Clarke R. Transcutaneous Oximetry Optimizes Clinical Management and Cost-Effectiveness of Diabetic Foot Ulcers Treated with Hyperbaric Oxygen: A Review of Point-of-Care Vascular Screening Options. Undersea Hyperb Med. 2025 Fourth Quarter; 52(4):521-535.

Hyperbaric oxygen therapy has been employed to treat diabetic foot ulcers for more than four decades. While supported by some high-quality evidence, there is sufficient conflicting data to render its use open to criticism. Even systematic and other reviews favorably disposed to this treatment adjunct invariably plead for better patient selection. Common among several causes of non-healing ulcers is persistent hypoxia. Transcutaneous oximetry uniquely measures tissue oxygen tension. Combination air and oxygen testing provides an evidence-based approach to hyperbaric patient selection through demonstration

of locally reversible hypoxia. Transcutaneous oximetry differentiates hyperbaric responders from non- responders early in their treatment course by detecting neoangiogenesis, thereby providing a basis for continuing hyperbaric dosing only in those who benefit. Finally, such testing guides therapeutic endpoint determination, namely, normalized peri-ulcer oxygen tensions. This contrasts with continuing medically unnecessary and costly hyperbaric treatments until wound closure. Measurements of blood pressure and blood flow are imperfect surrogates for oxygen delivery. Recently introduced near-infrared spectroscopy and long-wave infrared thermography provide insights into tissue oxygen saturation and changes in micro-vascular density, respectively. Neither, however, guides clinically efficacious and cost-effective hyperbaric oxygenation in the manner afforded by transcutaneous oximetry. This paper describes evidence-based guidance on hyperbaric oxygen dosing for diabetic foot ulcers, reviews point-of-care screening options, and argues for the continued superiority of transcutaneous oximetry in the current era.

**Supplied entries:**
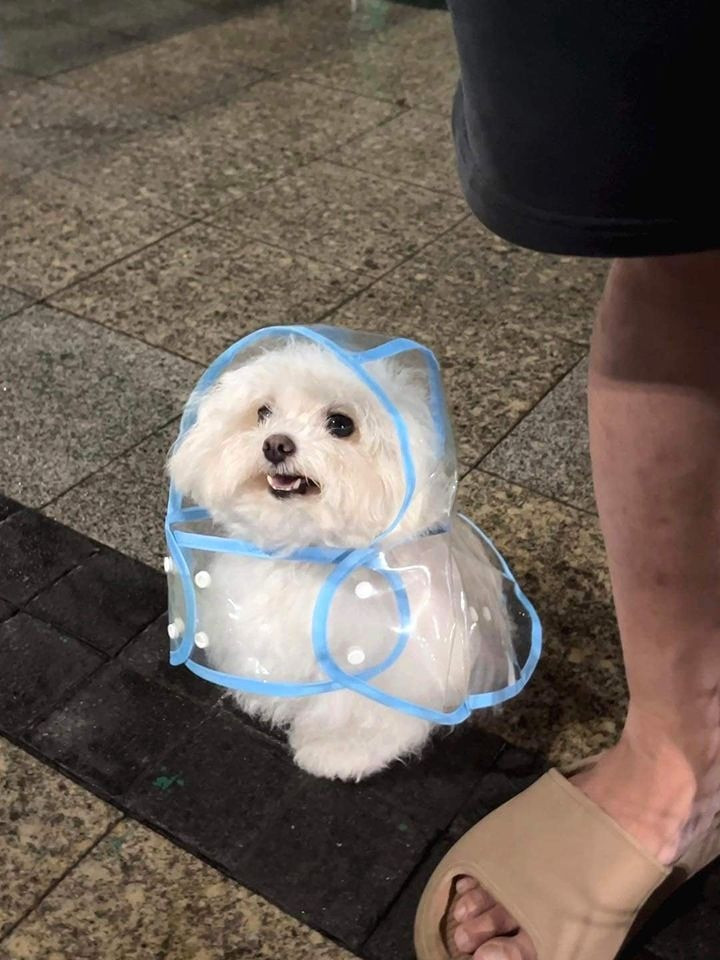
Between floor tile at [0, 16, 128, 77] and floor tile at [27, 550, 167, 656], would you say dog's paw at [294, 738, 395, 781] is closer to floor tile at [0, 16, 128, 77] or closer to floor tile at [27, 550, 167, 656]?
floor tile at [27, 550, 167, 656]

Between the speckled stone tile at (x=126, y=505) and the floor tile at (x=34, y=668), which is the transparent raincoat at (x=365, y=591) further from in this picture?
the speckled stone tile at (x=126, y=505)

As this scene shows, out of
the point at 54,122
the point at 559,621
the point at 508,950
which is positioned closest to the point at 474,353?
the point at 559,621

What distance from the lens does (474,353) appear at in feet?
7.07

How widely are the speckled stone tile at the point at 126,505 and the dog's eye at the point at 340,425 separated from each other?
595 mm

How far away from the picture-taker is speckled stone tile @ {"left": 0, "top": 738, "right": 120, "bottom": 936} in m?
1.17

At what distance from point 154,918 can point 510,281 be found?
168 cm

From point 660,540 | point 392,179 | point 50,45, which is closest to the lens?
point 660,540

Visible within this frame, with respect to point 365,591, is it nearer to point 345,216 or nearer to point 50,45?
point 345,216

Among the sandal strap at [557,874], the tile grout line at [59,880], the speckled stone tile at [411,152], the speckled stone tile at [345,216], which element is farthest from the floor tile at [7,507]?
the speckled stone tile at [411,152]

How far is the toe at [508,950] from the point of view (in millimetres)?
1054

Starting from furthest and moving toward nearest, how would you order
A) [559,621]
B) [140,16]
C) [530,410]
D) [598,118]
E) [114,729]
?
[140,16] → [530,410] → [559,621] → [114,729] → [598,118]

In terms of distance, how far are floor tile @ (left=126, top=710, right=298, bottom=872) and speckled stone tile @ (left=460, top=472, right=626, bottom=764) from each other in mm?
288

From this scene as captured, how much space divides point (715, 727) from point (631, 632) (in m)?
0.14

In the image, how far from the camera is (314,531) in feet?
3.75
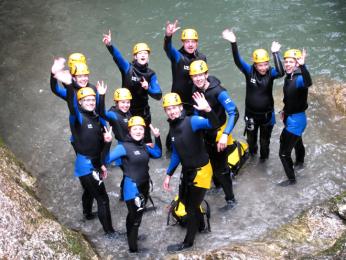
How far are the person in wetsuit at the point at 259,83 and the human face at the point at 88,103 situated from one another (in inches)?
102

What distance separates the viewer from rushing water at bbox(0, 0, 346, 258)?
7.48 metres

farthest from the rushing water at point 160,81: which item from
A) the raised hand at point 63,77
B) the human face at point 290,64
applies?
the raised hand at point 63,77

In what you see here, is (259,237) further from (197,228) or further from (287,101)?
(287,101)

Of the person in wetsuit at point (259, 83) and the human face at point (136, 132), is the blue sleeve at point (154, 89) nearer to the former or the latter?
the person in wetsuit at point (259, 83)

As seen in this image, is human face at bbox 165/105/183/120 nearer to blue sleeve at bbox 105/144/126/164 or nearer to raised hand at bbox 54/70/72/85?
blue sleeve at bbox 105/144/126/164

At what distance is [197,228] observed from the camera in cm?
682

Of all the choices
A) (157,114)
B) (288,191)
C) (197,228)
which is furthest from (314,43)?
(197,228)

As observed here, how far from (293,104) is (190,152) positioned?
7.37 feet

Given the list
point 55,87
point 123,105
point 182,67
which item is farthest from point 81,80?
point 182,67

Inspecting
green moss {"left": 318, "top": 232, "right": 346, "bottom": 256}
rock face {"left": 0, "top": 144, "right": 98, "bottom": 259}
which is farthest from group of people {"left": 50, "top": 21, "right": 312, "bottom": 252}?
green moss {"left": 318, "top": 232, "right": 346, "bottom": 256}

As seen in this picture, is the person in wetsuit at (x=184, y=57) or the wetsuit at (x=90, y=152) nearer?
the wetsuit at (x=90, y=152)

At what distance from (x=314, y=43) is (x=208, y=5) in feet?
13.6

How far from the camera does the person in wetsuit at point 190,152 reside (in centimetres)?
606

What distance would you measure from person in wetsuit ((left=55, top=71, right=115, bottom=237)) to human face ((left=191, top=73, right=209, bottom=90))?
5.01 feet
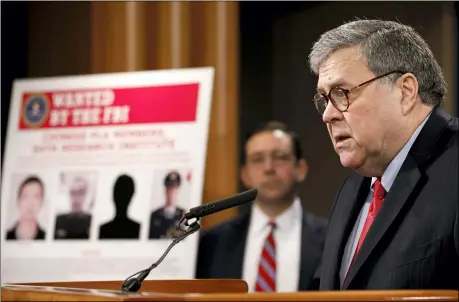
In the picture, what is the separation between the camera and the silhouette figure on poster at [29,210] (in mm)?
4172

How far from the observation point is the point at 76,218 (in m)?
4.13

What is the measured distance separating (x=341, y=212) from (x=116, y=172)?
6.99 ft

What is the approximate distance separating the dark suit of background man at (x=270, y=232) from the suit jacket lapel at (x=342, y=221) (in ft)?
6.13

**Work request 1:** In the abstract on transcutaneous oximetry, what does transcutaneous oximetry uniquely measure?
**Work request 2:** According to the abstract on transcutaneous oximetry, how does using the test to decide when to stop hyperbaric treatment save cost?
**Work request 3:**
Decide whether each statement agrees with the abstract on transcutaneous oximetry. Answer yes or no, and quote the words from the abstract that decide it.
(a) Hyperbaric oxygen therapy has been used to treat diabetic foot ulcers for more than forty years.
(b) Near-infrared spectroscopy guides hyperbaric oxygenation in the same way transcutaneous oximetry does.
(c) Blood pressure and blood flow measurements are only imperfect stand-ins for oxygen delivery.

**Output 1:** Tissue oxygen tension.

**Output 2:** The test sets the therapeutic endpoint as normalized peri-ulcer oxygen tensions. Treatment therefore stops when oxygen levels around the ulcer return to normal. The abstract contrasts this with continuing medically unnecessary and costly hyperbaric treatments until the wound closes.

**Output 3:**
(a) Yes: "Hyperbaric oxygen therapy has been employed to treat diabetic foot ulcers for more than four decades."
(b) No: "Neither, however, guides clinically efficacious and cost-effective hyperbaric oxygenation in the manner afforded by transcutaneous oximetry."
(c) Yes: "Measurements of blood pressure and blood flow are imperfect surrogates for oxygen delivery."